14 typography rules for beginners
Choose the right typeface
Your design will either stand or fall, just by the decision to pick the right typeface. The typeface, you pick, must fit your brand or project. If you take a look at different typefaces, you will soon see they have different attributes which lend them different moods, e.g. some are masculine and some are more feminine. Think about the message, you want to transport and choose the typeface accordingly.
Choose a professional typeface
The quality of a professionally designed typeface always wins. Usually, these typefaces are better balanced (no or less kerning needed) and you have more style choices like narrow or extended, bold or heavy. This will have a huge impact on the readability of your design and also means less work for you.
Don’t use too many typefaces
A general rule is to use 2-3 different typefaces tops. You can use these to create a contrast between your body copy, headlines, or special elements you use to set accents. Read more on this topic >> How to find the right font combinations
Whitespace is a good companion in every design project. The biggest mistake, beginners make, is filling every inch of their layout because they think they have to. This results in an overextension of the reader because he/ she can’t filter out what is important and what not. Don’t be afraid. Leave enough whitespace between texts, headline, and text or other elements like images and text.
The right font size is important for the readability, of course, but it also creates hierarchy inside your design. A standard size for plain text is 12pt. So for body copy, I recommend, you use between 10pt and 14pt. Headlines and subheadings are mostly between 16pt and 24pt. Normally, you can go in 4pt steps. If your body copy is 12pt, your subheading will be 16pt and your heading 20pt.
Line height is the term we use for the space between two lines of text. Again for readability reasons, you should put your line spacing to at least 120%. This prevents the lines from being too close together, which would make it difficult to decipher and the reader will not lose track.

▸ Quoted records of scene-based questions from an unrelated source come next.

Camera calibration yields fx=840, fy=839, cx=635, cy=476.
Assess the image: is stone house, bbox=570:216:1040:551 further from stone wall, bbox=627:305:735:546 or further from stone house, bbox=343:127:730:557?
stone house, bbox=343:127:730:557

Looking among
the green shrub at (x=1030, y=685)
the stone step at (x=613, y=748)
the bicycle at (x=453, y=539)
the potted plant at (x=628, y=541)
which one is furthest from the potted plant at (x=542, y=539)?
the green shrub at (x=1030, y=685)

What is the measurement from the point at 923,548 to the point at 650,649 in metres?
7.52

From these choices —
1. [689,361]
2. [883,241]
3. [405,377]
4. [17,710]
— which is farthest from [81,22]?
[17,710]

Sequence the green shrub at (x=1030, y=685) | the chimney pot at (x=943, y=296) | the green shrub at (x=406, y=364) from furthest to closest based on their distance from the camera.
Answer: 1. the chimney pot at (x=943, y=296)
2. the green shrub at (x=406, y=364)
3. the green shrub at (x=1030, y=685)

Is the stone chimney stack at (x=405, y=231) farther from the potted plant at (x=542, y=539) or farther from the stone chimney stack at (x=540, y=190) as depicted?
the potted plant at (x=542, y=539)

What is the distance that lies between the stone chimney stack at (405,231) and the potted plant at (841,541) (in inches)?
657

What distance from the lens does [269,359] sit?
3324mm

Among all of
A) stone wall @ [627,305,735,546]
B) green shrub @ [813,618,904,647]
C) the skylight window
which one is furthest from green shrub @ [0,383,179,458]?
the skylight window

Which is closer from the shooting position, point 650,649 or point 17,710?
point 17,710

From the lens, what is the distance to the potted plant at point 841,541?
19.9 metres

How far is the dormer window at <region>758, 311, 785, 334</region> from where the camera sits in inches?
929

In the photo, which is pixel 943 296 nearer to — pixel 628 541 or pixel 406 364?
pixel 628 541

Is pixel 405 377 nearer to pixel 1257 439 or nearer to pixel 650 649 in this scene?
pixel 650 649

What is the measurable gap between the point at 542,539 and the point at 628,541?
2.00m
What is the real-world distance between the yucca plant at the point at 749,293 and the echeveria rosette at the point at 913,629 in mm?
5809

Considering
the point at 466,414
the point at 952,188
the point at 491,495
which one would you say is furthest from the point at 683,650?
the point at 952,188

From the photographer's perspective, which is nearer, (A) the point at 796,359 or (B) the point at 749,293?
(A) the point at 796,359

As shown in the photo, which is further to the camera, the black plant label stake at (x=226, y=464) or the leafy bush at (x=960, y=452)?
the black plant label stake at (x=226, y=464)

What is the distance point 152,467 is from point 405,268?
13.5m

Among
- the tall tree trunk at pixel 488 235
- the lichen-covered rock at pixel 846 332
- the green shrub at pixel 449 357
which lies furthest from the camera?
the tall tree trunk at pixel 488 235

The optimal line length for optimal readability is 45 to 75 characters. This won’t always be doable. Just try to keep lines from being too long and readers from running away.
Many people think centered text alignment is pretty but believe me it’s the hardest to read. You can try it yourself. If you read a two-line quote, you won’t be bothered but in a full page text, you will stop sooner or later because it’s too annoying. Exceptions for centered alignment are quotes or maybe headlines. Body copy should always be left-aligned or justified.
Break up long texts
Break up long texts into short paragraphs and use subheadings. Like that, your reader can easily scan the text for the information needed and skip the rest. This is especially important if you create for web. Web users in general, don’t take the time to read everything from top to bottom.
Are you an all caps fan? Here you can apply the same rule as for alignment. All caps is just used to make short bits of text stand out.
Underlining text or even parts of a text makes it difficult to read. If you want to point out a certain word or phrase, make it bold instead.
With kerning, you change the space between two letters. You change this space in order to get a visually even overall impression. If you zoom into your text you will find, that the space between some letters seems to be shorter or bigger than between others. These little faults can destroy your layout and are disturbing to the eye. But don’t start changing every space of your body text now. Just do this with short phrases of text. Mostly, the ones you made bigger in order to stand out.
No fancy typefaces
Never use display or decorative typefaces for body copy. Just like your mother always said: “Nobody can read your handwriting. Please try to write more clearly.” Nobody can read a fancy decorative typeface really easily. These are made for a special use e.g. the heading of an invitation or birthday card. Same with display typefaces which you use for large prints like movie posters.
Uggh! This one makes my hair stand up. Some typefaces take up more space than others. This doesn’t always look optimal inside your layout. You might be tempted to stretch or squeeze a part of your text to make it fit in a certain space. Consider using a different font style or placing the text differently but never, ever stretch or squeeze.
Typography can be your #1 design element. You can create contrast and hierarchy following these simple typography rules and lead the reader through your text. But that’s not all. Get a bit creative and try using phrases, words, and letters as design elements inside your layout. Break some of the rules if you need to, disassemble words, turn letters upside down. Just don’t forget that the important information must be readable. Beginners can find inspiration in magazines or advertisements. A quick tip at the end: It usually helps to print out your design. You might see little faults more clearly than on a computer screen.